start

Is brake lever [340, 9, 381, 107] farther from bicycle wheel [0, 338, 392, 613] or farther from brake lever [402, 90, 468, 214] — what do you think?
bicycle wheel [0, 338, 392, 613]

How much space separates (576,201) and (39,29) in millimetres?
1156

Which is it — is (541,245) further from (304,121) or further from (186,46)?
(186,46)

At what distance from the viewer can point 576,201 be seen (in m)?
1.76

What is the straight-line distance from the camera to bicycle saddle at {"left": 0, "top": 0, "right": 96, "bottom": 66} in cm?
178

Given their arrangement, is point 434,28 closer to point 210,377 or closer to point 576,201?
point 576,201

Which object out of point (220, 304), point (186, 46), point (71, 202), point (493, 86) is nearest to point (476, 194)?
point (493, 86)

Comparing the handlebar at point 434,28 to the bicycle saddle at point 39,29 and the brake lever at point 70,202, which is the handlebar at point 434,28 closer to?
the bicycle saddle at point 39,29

end
start

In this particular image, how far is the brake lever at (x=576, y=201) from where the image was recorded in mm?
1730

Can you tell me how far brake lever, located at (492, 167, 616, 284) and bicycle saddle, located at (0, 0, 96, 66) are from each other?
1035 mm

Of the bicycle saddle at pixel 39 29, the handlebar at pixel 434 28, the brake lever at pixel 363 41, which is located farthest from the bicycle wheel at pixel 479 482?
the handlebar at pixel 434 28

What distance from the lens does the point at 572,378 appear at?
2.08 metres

end
start

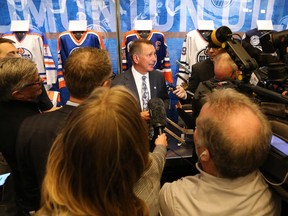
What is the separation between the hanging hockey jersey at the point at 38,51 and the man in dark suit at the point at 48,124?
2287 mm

end

REQUIRED WORK:
Collect every line above that contains the string "brake", matching case exactly.

RESPONSE:
Is brake lever [340, 9, 381, 107] farther from bicycle wheel [0, 338, 392, 613] or farther from brake lever [402, 90, 468, 214] — what do you think?
Comparing the handlebar at point 434,28 to the bicycle saddle at point 39,29 and the brake lever at point 70,202, which is the handlebar at point 434,28 closer to?
In this particular image, how far is the brake lever at (x=576, y=201) from where the image was recorded in mm?
Can you tell me how far brake lever, located at (492, 167, 616, 284) and bicycle saddle, located at (0, 0, 96, 66) are from each other?
Of the bicycle saddle at pixel 39 29, the handlebar at pixel 434 28, the brake lever at pixel 363 41, which is located farthest from the bicycle wheel at pixel 479 482?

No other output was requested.